Aircraft Registration

Aircraft Type
Airbus A320

ICAO Type Designator

An Avianca Brasil Airbus A320-200, registration PR-OCW performing flight O6-6227 from Salvador,BA to Rio de Janeiro Galeao,RJ (Brazil) with 157 passengers and 6 crew, landed on Galeao's runway 15 at 17:31L (20:31Z), after touchdown veered right off the runway and returned onto the runway. The aircraft subsequently taxied to the apron. There were no injuries, the aircraft however sustained minor damage, several parts departed from the aircraft, the aircraft was covered in grass all over all landing gear struts, belly of the fuselage, wings and flaps as well as punctures to the engine cowlings.

The Aviation Herald received multiple pointers to the occurrence, each of which provided a different scenario, from landing ahead of the runway threshold, grass cutting action near the runway contaminating the runway, the aircraft touching down with the left main gear in the grass, the aircraft touching down completely aside of the runway with all gear on soft ground, the aircraft veering off the runway after touchdown and returning onto the runway.

The airline reported the right hand main gear temporarily departed the runway surface during the landing roll.

On Mar 7th 2019 Brazil's CENIPA reported the aircraft performed an RNAV approach to runway 15. Following touch down on the runway the aircraft veered right off the runway and returned onto the runway. The aircraft received minor damage, the occupants remained uninjured.
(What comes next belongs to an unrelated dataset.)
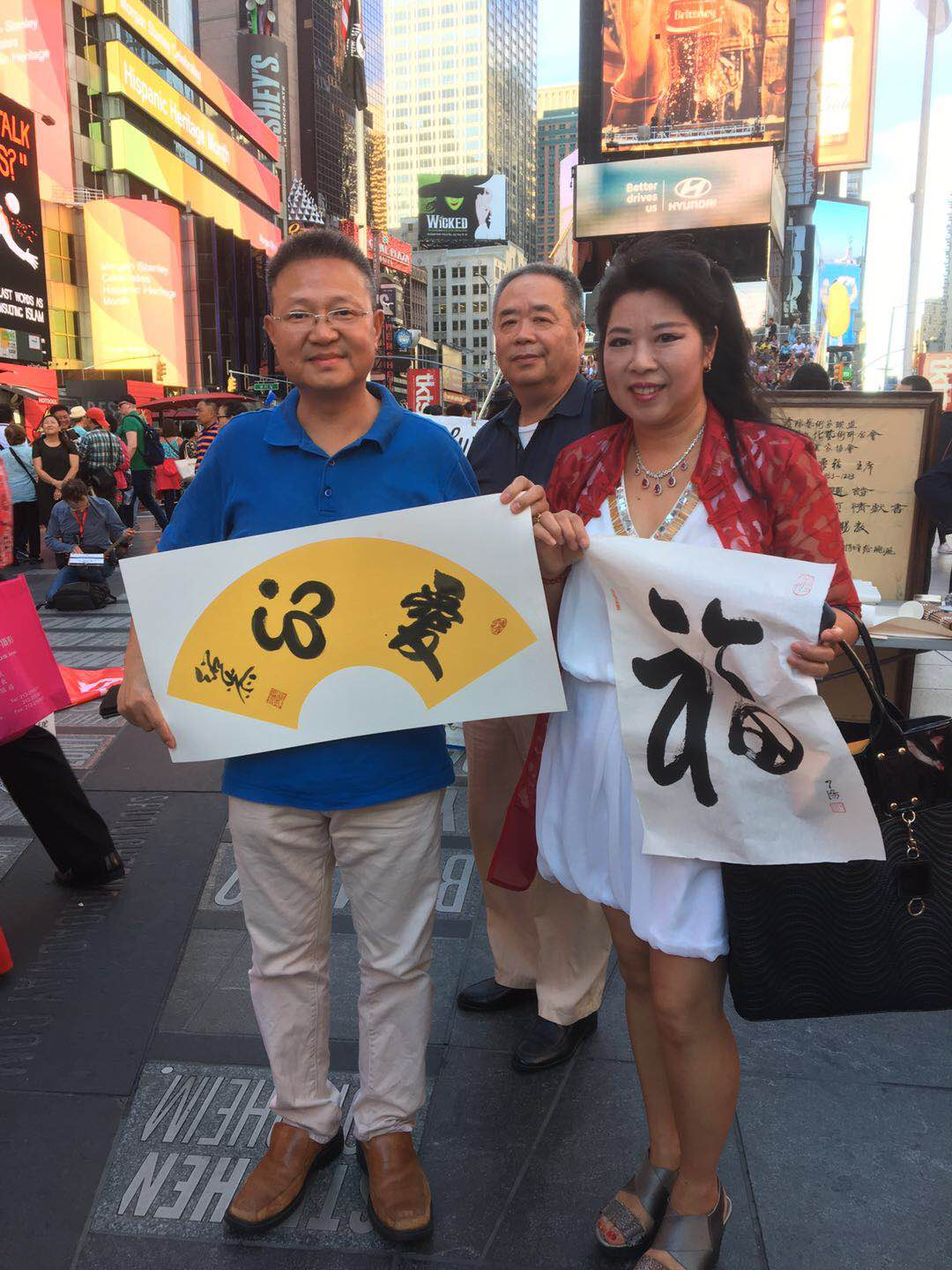 From right: artists with own work for donators. Ms Xi Yang, Mr. Nanren Shi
The occurrence was rated a serious incident and is being investigated.

On Feb 26th 2021 CENIPA released their final report concluding the probable causes of the accident were:

- Control skills – a contributor.

The corrections applied to the flight commands, in order to control the tendency of the aircraft to laterally deviate to the right in relation to the center of SBGL runway 15, were not sufficient to stop this movement, nor to redirect the aircraft to the central axis of flight. Consequently, the aircraft touched the ground with the right main landing gear outside the runway's lateral limits.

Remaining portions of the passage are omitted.